Janvier 2009 : un cocktail molotov est lancé contre la synagogue de Hayange en Moselle. Selon le SPCJ, "les dérives de la mobilisation pro-palestinienne de janvier 2009 (...) ont ouvert la voie à de nombreuses attaques antisémites visant biens et personnes. La parole antisioniste, galvanisée par un certain élan populaire anti-israélien s'est libérée, s'exprimant parfois avec violence contre la communauté juive de France. Cette tendance s'est confirmée au fil des mois qui ont suivi".
Plus aucun office n’y est célébré depuis 2012. Dans la rue de Verdun à Hayange, la synagogue pousse ses derniers soupirs. L’édifice religieux, propriété du consistoire israélite, pourrait être transformé en logements.
Le temps des offices religieux des vendredis soir et samedis matin est définitivement révolu. Depuis 2012, plus personne ne se presse rue de Verdun, aux portes de la synagogue. La vie, ici, s’est doucement retirée, faute de pratiquants dans la Vallée : "entre 1925 et 1940, on dénombrait une centaine de familles juives à Hayange, avant que cet effectif ne s’étiole, soulignait, en 2015, André David, président de la communauté juive hayangeoise. Après la guerre, nous dénombrions 118 familles. Les jeunes se sont expatriés, il y a eu des décès." Aujourd’hui, le mynian, le quorum de dix hommes adultes nécessaire à la récitation des prières, est bien loin d’être atteint. Les portes de cette grande salle de 170 places ne se sont jamais rouvertes.

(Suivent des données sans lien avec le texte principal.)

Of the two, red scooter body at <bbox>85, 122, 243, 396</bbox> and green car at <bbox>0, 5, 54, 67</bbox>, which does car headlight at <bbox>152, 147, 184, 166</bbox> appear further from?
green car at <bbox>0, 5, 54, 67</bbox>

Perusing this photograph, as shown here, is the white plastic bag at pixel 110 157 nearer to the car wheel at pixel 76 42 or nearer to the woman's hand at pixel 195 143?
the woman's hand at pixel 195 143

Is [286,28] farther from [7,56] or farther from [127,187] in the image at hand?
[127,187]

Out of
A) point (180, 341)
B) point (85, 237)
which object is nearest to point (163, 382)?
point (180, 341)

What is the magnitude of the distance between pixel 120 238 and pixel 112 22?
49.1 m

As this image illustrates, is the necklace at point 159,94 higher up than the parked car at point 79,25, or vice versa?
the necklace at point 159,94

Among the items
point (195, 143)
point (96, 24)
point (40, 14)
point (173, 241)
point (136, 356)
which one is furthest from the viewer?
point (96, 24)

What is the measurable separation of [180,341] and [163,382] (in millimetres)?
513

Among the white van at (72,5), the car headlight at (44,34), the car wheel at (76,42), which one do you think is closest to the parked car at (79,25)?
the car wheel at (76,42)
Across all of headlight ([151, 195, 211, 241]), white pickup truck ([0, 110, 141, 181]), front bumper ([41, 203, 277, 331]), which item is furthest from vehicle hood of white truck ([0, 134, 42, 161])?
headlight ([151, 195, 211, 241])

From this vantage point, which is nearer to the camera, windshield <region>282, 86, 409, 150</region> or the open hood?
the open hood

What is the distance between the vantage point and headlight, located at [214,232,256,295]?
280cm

Alors, quel avenir pour l’édifice religieux inauguré après la guerre en octobre 1957, suite à sa destruction par les nazis ? Son sort pourrait bientôt être scellé. Des démarches seraient bien engagées en vue d’une vente "à un promoteur immobilier, avance le maire de Hayange, Fabien Engelmann, qui se dit ravi de la nature de cette future reconversion. Je ne voulais pas que la synagogue soit vendue à n’importe qui, ajoute-t-il. Là, on crée des logements supplémentaires et du stationnement." Le projet comporterait, toujours selon la Ville, la création de boxes souterrains.
Le dossier de la synagogue est sujet à débats depuis longtemps. Fabien Engelmann s’était rapproché, voici quelques années déjà, du consistoire, l’institution chargée d’administrer le culte israélite et propriétaire de l’édifice, en vue d’un potentiel rachat. La Ville envisageait alors d’y délocaliser la bibliothèque. Le consistoire n’avait pas donné suite. "Au final, dit le maire, ce n’était pas pertinent, il y aurait eu un problème au niveau du stationnement.é
Une stèle commémorative sera érigée en lieu et place de la synagogue, promet Fabien Engelmann.Le passage qui relie la rue de Verdun à la rue Poincaré sera baptisé du nom de Marcel David, ancien ministre officiant et père d’André David, dernier maître des prières à Hayange.